The mechanism is reversible because the original payload is never discarded. Instead, it is cached in the Rust-side CCR store using a cryptographic hash as the key. When the LLM encounters a compression marker, it can call `headroom_retrieve` with the hash to access the exact original data, ensuring no information is permanently lost during compression.

### Why does Headroom use a 24-character hex hash instead of the full SHA-256?

Headroom uses a truncated SHA-256 hash (24 hex characters, representing 96 bits) to balance collision resistance with marker brevity. This provides sufficient entropy to avoid accidental collisions in practical workloads while keeping the compression markers short enough to minimize token consumption in the LLM context window.

### How does the sticky CCR mode improve performance?

Sticky CCR mode, controlled by the `session_has_done_ccr` flag and `apply_session_sticky_ccr_tool()`, keeps the `headroom_retrieve` tool definition persistently injected after the first use. This prevents cache thrashing that would occur if the tool list toggled on and off between turns, stabilizing the prompt context for the LLM provider's caching mechanisms.

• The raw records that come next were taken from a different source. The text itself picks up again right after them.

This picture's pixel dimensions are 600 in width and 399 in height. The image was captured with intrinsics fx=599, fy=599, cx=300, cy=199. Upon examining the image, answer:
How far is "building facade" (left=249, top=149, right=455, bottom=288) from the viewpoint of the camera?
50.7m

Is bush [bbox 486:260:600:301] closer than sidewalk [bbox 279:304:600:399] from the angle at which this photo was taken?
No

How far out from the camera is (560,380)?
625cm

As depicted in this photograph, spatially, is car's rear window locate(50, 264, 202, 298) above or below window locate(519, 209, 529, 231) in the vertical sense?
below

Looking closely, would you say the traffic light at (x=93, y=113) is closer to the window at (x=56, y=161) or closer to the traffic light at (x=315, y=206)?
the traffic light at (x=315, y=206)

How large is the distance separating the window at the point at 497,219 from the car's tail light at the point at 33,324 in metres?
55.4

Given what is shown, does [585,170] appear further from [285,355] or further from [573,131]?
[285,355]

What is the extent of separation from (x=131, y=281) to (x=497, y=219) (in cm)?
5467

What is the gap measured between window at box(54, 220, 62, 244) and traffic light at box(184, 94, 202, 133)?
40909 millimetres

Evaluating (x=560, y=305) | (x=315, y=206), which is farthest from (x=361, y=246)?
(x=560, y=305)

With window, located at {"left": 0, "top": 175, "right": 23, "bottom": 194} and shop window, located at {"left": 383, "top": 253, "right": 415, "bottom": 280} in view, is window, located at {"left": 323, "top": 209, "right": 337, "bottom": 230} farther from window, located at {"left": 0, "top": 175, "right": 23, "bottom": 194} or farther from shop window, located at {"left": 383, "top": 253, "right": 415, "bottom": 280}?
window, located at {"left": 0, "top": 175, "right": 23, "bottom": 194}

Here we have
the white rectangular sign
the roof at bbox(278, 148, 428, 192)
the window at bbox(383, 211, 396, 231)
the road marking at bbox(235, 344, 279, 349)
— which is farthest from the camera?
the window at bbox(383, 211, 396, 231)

### What happens if a corrupted CCR tool definition is detected?

According to [`tests/test_corrupt_golden_bytes_recovery.py`](https://github.com/chopratejas/headroom/blob/main/tests/test_corrupt_golden_bytes_recovery.py), the system detects corrupted golden bytes and regenerates a fresh tool definition rather than crashing with a `RuntimeError`. This ensures that temporary data corruption or version mismatches do not interrupt the compression-retrieval workflow.